Russian forces have fully occupied Severodonetsk, the mayor of the eastern Ukrainian city confirmed after weeks of fighting to hold the strategic town and latest symbol of Ukrainian resistance.
The fall of Severodonetsk – once home to more than 100,000 people, and now reduced to a wasteland of rubble by Russian artillery – is Moscow’s biggest victory since capturing the port of Mariupol last month.
“The city is now under the full occupation of Russia,” the city’s Mayor Oleksandr Stryuk said on national television. He said anyone left behind could no longer reach Ukrainian-held territory, as the city was effectively cut off.
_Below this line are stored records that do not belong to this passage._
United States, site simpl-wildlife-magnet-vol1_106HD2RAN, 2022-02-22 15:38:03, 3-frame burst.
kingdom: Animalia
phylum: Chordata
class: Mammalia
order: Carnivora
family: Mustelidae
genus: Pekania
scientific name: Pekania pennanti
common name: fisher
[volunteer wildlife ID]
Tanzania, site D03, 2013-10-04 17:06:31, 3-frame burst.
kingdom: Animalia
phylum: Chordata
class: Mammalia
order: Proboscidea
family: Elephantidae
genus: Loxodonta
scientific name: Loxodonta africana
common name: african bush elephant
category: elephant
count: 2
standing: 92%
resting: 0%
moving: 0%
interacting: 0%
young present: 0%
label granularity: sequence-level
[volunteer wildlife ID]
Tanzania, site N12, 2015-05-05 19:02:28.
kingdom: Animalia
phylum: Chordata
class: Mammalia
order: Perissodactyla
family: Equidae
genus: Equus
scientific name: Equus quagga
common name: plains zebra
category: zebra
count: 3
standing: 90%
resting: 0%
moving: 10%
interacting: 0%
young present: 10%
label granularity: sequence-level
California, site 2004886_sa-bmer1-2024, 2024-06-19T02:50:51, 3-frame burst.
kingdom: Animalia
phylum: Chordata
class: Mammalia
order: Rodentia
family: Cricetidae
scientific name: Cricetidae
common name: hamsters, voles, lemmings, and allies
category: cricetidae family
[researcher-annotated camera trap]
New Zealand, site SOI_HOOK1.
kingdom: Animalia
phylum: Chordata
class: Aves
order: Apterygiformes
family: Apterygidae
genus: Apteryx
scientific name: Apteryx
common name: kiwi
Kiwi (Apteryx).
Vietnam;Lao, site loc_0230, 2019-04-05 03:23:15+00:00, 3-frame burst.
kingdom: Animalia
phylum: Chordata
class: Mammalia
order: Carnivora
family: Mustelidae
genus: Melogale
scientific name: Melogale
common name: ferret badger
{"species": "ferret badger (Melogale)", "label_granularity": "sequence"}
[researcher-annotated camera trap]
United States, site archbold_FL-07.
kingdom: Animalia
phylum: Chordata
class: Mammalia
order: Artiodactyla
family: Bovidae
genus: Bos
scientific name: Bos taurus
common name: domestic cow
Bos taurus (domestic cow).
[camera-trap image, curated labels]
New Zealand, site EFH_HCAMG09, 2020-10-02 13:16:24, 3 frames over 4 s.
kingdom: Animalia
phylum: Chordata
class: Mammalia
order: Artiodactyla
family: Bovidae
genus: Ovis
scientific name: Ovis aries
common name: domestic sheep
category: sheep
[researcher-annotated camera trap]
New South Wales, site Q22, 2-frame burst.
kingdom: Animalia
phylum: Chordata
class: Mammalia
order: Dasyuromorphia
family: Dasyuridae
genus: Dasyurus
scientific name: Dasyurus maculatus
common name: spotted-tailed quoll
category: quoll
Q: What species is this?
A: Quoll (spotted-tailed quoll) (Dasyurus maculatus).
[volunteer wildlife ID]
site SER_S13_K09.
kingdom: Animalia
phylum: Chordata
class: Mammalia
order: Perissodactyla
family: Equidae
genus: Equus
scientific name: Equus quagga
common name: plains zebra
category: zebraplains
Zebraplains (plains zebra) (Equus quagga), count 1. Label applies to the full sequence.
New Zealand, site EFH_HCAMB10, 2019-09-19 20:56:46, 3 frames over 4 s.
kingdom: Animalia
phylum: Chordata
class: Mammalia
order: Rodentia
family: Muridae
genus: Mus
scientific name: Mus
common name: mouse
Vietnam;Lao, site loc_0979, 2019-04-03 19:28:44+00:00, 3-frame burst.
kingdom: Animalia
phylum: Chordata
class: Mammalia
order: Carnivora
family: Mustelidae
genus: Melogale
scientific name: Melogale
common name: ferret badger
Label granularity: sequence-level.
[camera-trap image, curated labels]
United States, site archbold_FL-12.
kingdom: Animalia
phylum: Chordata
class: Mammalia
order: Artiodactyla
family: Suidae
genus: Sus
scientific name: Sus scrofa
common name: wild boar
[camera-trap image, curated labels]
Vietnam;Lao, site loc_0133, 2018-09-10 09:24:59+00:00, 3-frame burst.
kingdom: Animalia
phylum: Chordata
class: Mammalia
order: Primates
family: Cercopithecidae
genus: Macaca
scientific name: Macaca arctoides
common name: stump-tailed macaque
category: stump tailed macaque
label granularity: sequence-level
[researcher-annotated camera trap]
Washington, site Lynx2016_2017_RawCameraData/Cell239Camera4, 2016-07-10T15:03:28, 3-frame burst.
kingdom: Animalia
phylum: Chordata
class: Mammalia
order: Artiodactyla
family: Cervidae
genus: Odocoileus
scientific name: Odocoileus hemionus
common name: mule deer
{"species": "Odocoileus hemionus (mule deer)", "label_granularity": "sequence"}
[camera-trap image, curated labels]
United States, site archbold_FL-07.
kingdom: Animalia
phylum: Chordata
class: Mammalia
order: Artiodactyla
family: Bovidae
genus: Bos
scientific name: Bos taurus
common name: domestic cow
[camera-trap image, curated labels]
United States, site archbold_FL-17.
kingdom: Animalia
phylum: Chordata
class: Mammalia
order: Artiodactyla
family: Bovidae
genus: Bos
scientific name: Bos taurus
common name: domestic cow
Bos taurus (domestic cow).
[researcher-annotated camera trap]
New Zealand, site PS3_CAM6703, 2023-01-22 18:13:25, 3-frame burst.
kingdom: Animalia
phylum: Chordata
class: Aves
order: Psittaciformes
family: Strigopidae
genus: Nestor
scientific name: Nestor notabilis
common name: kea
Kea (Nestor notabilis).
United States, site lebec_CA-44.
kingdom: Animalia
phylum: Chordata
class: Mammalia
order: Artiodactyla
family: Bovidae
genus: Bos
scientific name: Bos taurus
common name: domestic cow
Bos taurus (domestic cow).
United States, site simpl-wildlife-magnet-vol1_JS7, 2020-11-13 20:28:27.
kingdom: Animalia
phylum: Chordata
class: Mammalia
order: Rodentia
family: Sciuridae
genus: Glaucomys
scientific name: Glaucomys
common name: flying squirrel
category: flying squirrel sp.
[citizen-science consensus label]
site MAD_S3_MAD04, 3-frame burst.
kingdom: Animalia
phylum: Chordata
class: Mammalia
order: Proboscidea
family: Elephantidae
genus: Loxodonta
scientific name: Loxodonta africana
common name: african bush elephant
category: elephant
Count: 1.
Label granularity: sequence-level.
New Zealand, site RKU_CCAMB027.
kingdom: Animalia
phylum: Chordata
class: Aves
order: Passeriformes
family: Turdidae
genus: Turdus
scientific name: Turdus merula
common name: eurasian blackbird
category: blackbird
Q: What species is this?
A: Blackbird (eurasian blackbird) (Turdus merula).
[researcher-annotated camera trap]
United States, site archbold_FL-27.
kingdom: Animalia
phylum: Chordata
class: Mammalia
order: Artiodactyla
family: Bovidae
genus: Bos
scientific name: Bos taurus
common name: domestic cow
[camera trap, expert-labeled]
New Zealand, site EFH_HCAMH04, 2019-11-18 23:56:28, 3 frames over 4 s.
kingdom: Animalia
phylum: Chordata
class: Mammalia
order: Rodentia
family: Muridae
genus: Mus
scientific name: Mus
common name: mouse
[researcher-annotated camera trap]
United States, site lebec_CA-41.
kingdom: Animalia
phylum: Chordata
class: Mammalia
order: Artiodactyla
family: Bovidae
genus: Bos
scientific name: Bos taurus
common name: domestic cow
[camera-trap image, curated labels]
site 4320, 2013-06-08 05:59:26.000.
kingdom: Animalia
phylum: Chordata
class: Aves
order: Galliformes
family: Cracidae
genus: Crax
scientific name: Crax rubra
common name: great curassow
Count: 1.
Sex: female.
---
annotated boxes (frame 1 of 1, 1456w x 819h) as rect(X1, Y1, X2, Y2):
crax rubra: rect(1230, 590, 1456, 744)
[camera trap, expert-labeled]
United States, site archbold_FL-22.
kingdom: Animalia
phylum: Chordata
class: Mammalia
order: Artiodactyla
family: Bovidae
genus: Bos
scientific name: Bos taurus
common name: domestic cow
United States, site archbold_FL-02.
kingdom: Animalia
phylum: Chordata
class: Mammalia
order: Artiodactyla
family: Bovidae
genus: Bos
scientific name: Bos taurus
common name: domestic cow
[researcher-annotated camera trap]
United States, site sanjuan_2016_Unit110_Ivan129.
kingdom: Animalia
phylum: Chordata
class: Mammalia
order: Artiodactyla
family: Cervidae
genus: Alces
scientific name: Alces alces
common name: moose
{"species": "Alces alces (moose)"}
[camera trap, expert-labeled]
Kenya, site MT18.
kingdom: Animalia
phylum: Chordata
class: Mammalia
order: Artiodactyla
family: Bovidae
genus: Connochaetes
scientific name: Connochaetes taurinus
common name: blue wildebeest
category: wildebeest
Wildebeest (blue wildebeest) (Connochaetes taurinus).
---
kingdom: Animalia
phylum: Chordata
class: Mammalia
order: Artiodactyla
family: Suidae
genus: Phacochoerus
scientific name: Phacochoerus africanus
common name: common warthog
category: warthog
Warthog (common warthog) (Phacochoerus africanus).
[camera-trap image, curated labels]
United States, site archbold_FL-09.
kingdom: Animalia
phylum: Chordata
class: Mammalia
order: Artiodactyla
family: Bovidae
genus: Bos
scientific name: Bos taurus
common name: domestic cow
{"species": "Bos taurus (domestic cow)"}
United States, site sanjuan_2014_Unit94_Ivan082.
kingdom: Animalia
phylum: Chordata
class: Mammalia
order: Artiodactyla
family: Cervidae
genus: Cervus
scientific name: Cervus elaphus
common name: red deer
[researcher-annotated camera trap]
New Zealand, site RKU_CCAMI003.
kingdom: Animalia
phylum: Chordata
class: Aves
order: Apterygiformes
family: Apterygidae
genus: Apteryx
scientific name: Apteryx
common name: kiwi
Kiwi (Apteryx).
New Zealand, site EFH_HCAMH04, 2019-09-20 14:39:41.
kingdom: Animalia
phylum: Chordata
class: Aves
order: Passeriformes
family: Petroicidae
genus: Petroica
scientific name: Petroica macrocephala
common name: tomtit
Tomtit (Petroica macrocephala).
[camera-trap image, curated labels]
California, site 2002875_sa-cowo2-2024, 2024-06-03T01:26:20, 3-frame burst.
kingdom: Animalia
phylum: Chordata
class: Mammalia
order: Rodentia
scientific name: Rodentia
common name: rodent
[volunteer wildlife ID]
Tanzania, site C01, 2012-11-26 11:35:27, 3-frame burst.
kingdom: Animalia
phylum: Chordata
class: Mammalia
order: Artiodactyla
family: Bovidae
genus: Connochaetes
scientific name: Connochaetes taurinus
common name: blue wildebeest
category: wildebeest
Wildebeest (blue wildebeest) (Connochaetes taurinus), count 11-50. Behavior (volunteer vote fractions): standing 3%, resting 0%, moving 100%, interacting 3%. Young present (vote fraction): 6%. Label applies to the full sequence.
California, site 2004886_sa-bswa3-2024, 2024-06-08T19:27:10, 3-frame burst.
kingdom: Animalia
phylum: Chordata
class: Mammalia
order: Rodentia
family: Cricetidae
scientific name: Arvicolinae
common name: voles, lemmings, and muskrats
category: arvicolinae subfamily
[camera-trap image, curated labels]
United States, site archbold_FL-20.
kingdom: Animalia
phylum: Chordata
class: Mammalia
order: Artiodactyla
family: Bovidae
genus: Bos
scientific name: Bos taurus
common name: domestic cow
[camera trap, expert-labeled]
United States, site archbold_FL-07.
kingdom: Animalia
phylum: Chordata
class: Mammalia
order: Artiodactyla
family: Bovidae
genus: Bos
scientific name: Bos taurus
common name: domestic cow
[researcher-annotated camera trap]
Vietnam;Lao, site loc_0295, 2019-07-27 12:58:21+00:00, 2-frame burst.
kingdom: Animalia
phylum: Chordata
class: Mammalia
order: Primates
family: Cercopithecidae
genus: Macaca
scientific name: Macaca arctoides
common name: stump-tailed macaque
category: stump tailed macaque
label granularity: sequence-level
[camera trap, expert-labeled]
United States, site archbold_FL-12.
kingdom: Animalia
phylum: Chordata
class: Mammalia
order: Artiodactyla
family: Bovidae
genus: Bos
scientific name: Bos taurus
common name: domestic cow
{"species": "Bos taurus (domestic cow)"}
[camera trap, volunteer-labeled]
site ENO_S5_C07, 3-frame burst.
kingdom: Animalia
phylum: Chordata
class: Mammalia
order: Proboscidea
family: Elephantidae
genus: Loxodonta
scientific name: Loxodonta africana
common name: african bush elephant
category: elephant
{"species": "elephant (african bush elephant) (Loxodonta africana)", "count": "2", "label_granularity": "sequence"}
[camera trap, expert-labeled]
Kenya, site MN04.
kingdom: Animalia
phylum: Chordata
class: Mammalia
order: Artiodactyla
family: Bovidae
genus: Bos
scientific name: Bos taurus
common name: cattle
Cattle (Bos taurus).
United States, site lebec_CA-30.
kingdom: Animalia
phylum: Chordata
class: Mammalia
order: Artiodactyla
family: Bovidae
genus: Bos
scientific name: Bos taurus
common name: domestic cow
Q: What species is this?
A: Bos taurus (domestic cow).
Media on Sunday reported that Russian missiles also hit residential buildings in Kyiv, wounding five people and burying others under rubble, in the first such attack on the Ukrainian capital in nearly three weeks.
Russian missiles also rained down on western, northern and southern parts of the country on Saturday as Europe’s biggest land conflict since World War II enters its fifth month.
The fall of the Severodonetsk transforms the battlefield in the east of Ukraine where Moscow’s huge advantage in firepower had until now yielded only slow gains.
Russian Defence Ministry spokesman Igor Konashenkov said Ukrainian attempt to turn the city’s Azot chemical plant into another centre of resistance had been thwarted.
Russia will now be hoping to press on and seize more ground on the opposite bank of the Siverskyi Donets river where Severodonetsk’s twin city Lysychansk is located.